** Requirement **
Render every line of the items below as a JSON list of strings, one string per line, with blank lines and the pictures left out.
** START Data **
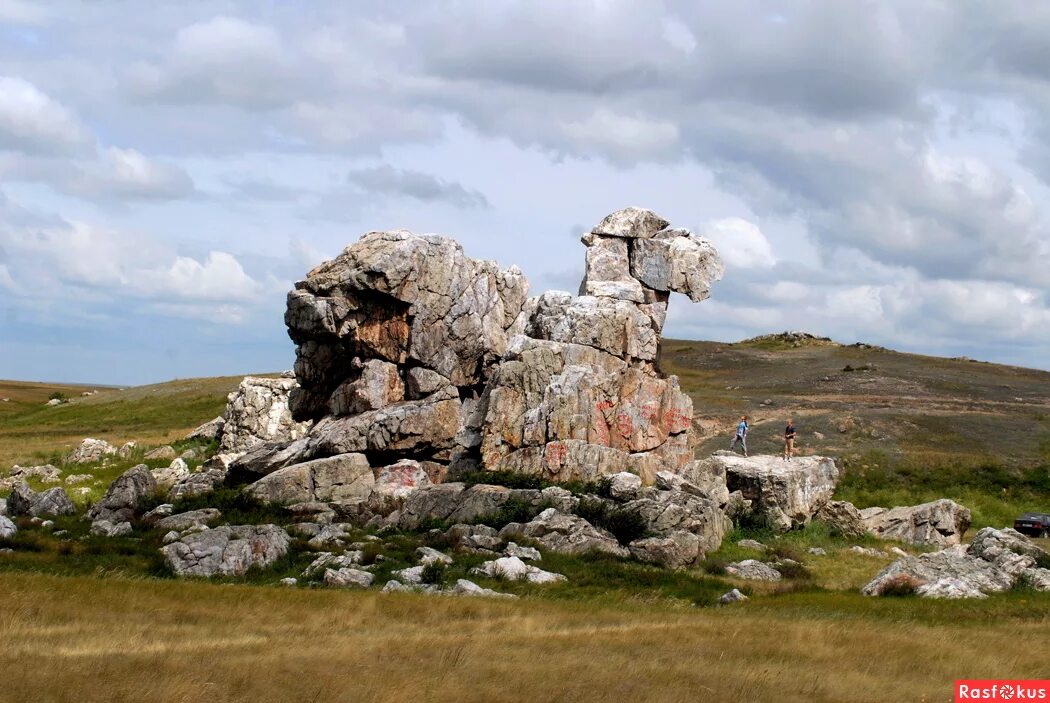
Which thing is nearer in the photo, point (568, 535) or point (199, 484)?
point (568, 535)

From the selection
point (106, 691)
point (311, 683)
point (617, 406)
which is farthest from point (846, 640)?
point (617, 406)

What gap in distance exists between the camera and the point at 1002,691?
20.0 m

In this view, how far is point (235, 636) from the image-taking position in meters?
22.6

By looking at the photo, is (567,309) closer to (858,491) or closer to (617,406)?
(617,406)

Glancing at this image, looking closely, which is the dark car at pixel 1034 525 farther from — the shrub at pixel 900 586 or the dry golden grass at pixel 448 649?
the dry golden grass at pixel 448 649

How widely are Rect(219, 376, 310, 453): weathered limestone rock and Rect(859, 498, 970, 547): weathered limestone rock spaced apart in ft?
139

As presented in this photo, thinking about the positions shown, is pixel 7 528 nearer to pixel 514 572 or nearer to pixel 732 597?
pixel 514 572

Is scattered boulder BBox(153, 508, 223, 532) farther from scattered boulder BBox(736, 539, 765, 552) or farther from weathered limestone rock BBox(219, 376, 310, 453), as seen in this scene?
weathered limestone rock BBox(219, 376, 310, 453)

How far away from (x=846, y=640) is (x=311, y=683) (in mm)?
12985

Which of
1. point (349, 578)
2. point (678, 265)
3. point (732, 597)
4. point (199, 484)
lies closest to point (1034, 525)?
point (678, 265)

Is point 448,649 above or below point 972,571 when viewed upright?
above

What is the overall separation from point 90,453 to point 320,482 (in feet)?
115

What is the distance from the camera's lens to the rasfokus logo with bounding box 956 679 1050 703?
19609 mm

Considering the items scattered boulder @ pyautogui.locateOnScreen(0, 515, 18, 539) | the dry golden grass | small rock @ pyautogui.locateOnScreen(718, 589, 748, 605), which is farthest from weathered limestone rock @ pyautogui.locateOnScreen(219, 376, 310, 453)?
small rock @ pyautogui.locateOnScreen(718, 589, 748, 605)
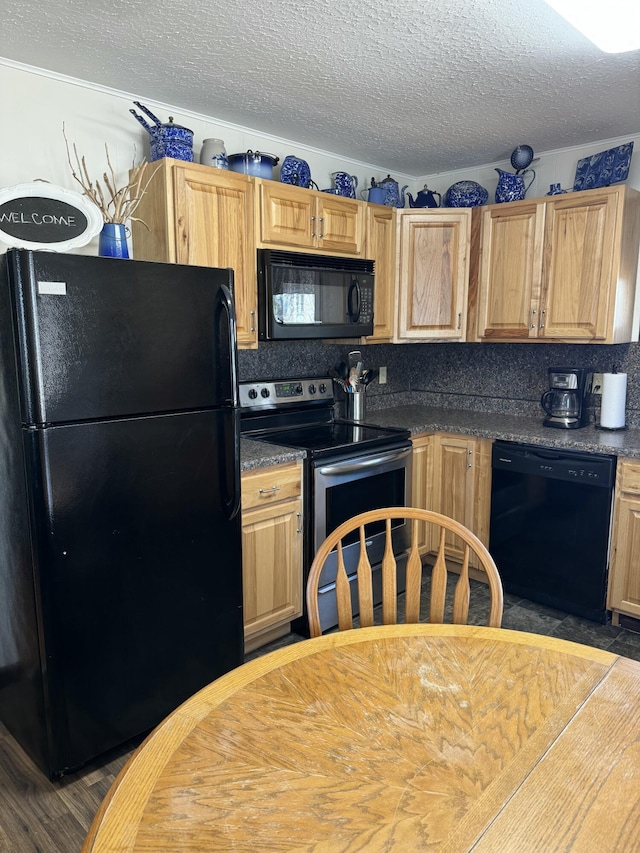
** END Data **
** Output of the exercise **
[
  "Which thing is nearer in the photo, point (568, 535) or point (199, 484)?",
  "point (568, 535)",
  "From the selection",
  "point (106, 691)",
  "point (311, 683)",
  "point (617, 406)",
  "which is farthest from point (846, 640)?",
  "point (617, 406)",
  "What gap in distance exists between the camera and the point at 1002,691?",
  "20.0 m",
  "In this view, how far is point (235, 636) from the image-taking position in meters?",
  "22.6",
  "By looking at the photo, is (567,309) closer to (858,491) or closer to (617,406)?",
  "(617,406)",
  "Glancing at this image, looking closely, which is the dark car at pixel 1034 525 farther from — the shrub at pixel 900 586 or the dry golden grass at pixel 448 649?",
  "the dry golden grass at pixel 448 649",
  "How widely are Rect(219, 376, 310, 453): weathered limestone rock and Rect(859, 498, 970, 547): weathered limestone rock spaced apart in ft?",
  "139",
  "As presented in this photo, thinking about the positions shown, is pixel 7 528 nearer to pixel 514 572 or nearer to pixel 732 597?",
  "pixel 514 572",
  "Is scattered boulder BBox(153, 508, 223, 532) farther from scattered boulder BBox(736, 539, 765, 552) or farther from weathered limestone rock BBox(219, 376, 310, 453), as seen in this scene?",
  "weathered limestone rock BBox(219, 376, 310, 453)",
  "How far away from (x=846, y=640) is (x=311, y=683) (in mm)?",
  "12985",
  "Which of",
  "1. point (349, 578)",
  "2. point (678, 265)",
  "3. point (732, 597)",
  "4. point (199, 484)",
  "lies closest to point (1034, 525)?",
  "point (678, 265)",
  "Is point 448,649 above or below point 972,571 when viewed upright?",
  "above",
  "What is the overall separation from point 90,453 to point 320,482 (in feet)?",
  "115",
  "What is the distance from the camera's lens to the rasfokus logo with bounding box 956 679 1050 703?",
  "19609 mm",
  "Considering the items scattered boulder @ pyautogui.locateOnScreen(0, 515, 18, 539) | the dry golden grass | small rock @ pyautogui.locateOnScreen(718, 589, 748, 605), which is farthest from weathered limestone rock @ pyautogui.locateOnScreen(219, 376, 310, 453)?",
  "small rock @ pyautogui.locateOnScreen(718, 589, 748, 605)"
]